He plopped down on the couch and began watching a hockey game on the large color television. He didn’t know what the score was or who was even playing; content to just watch the players skate around. Could she have really been out in the backyard? Perhaps she’d been attacked by a dog?

Concerned, he got up and began walking towards his mother’s room. If she’d been out in the snow, maybe the bottom of her nightgown would still be damp?” He opened the door just a tiny crack and listened carefully. But he could no longer hear the old woman’s rasping breathes. He switched the light back on.

“Mother?”

No reply.

The old woman was as pale as vanilla and lying like a corpse in a casket. He tried to shake her awake but she didn’t move a wrinkle.

“Mother! Mother!”

He fumbled through the top drawer of the vanity until he came up with the old woman’s ancient, gold plated, compact mirror. He held it under her nose for several seconds but no foggy breath clouded its silvery surface.
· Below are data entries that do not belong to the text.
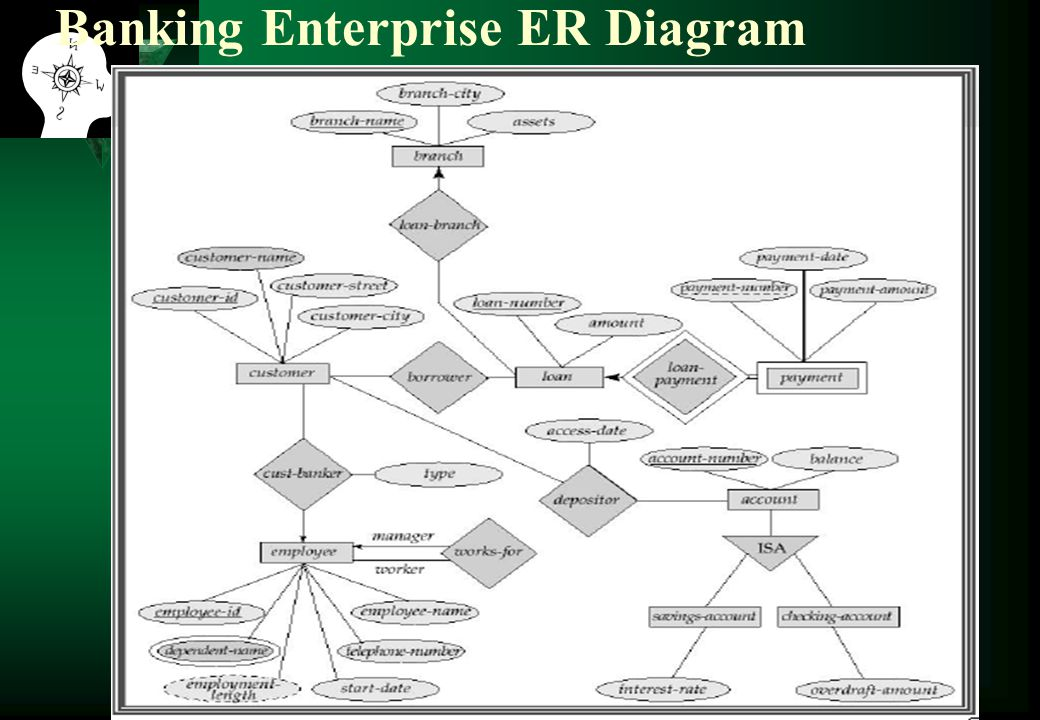 Banking Enterprise ER Diagram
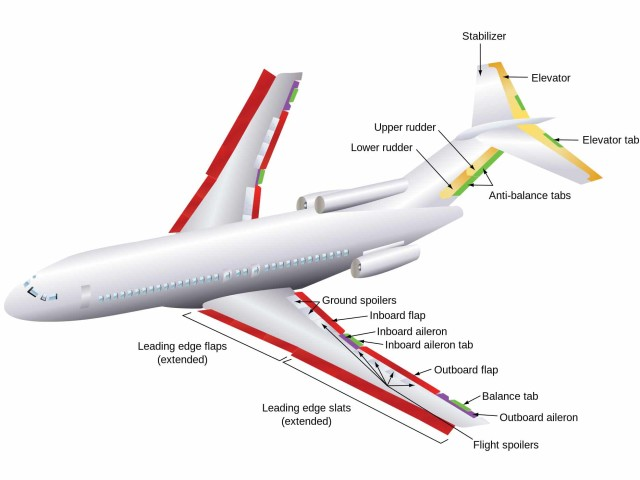 High-Lift Devices and Other Flight Controls
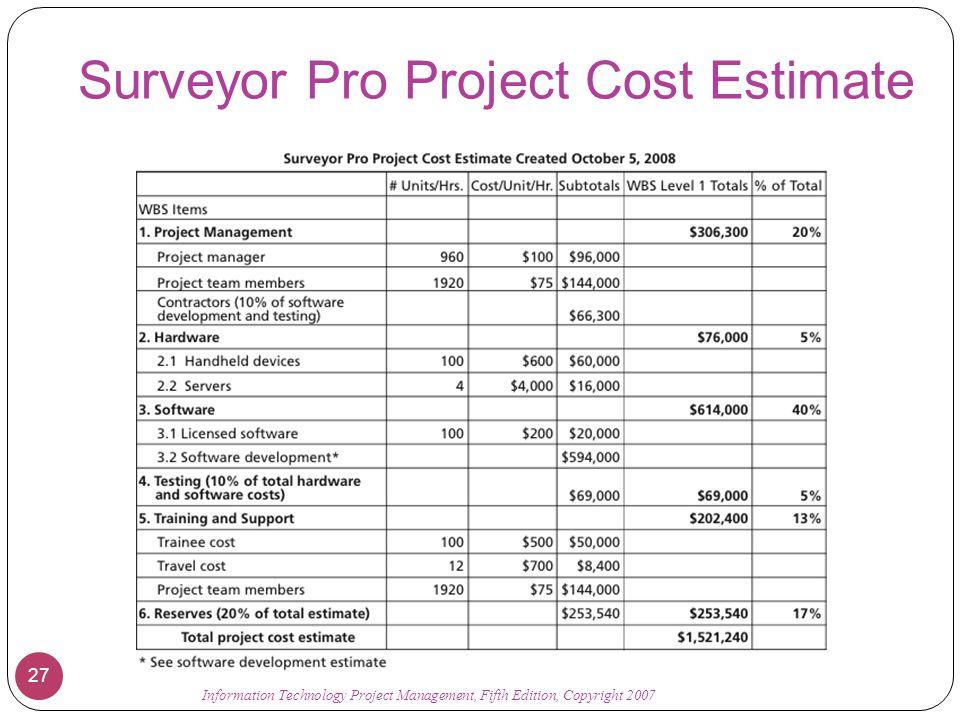 Ballpark estimate in project management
“Oh no, OH NO!” He said as he grabbed the phone on the night stand and began dialing. “Alice it’s Mother. I don’t think she’s breathing.” An inaudible squawk lisped out from the other end of the line. “No Alice I don’t think she is. You’d better get over here. Yes I’m calling the ambulance now. Hold on let me check.” But as he took up the old woman’s wrist to feel for a pulse, as Alice had no doubt instructed, Seymour’s dead mother leapt to life and sank what was left of her halitosis inflicted teeth into his forearm. He screamed more with surprise than with terror and dropped the phone onto the rug. With the damage done, the old woman’s frail body dropped back onto the bed. Where she writhed into a couple of convulsions and then seemed to lose consciousness. Seymour jumped back and inspected the fresh bite. Blood was oozing up into the teeth marks like swamp water filling up muddy footprints.

“Dear Lord, Dear Lord,” he kept repeating.
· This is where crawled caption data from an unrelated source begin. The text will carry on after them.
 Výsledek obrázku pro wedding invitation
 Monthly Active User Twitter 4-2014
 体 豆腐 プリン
“Seymour, Seymour,” the receiver called out from the carpet. After a few seconds of sucking on his wound like a mother cat he picked it back up.
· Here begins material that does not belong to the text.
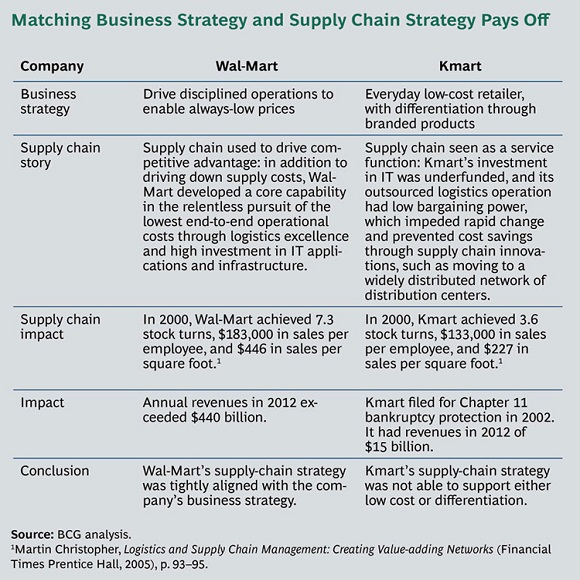 Adaptive Supply Chain Sidebar Exhibit 580x580px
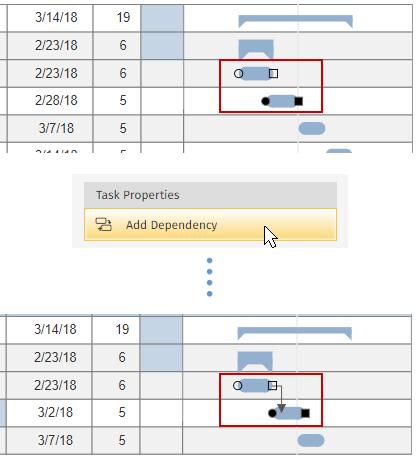 Gantt chart task dependency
“It’s okay Alice, I thought that she wasn’t breathing for a minute, but now she’s up. You’d better be gettin’ over here pretty soon anyway, I’ve got to be gettin’ down to the mall.” After he’d hung up, Seymour covered the old woman over with a blanket. She had quieted back down even though her eyes were open and blazing like the torches of a lynch mob. Once he was out in the kitchen, he let the tap water run over the wound and down into the sink. Once the blood had been rinsed from the teeth marks, the indentations were a blue color and the viscous cuts still smarted even under the flow of the faucet.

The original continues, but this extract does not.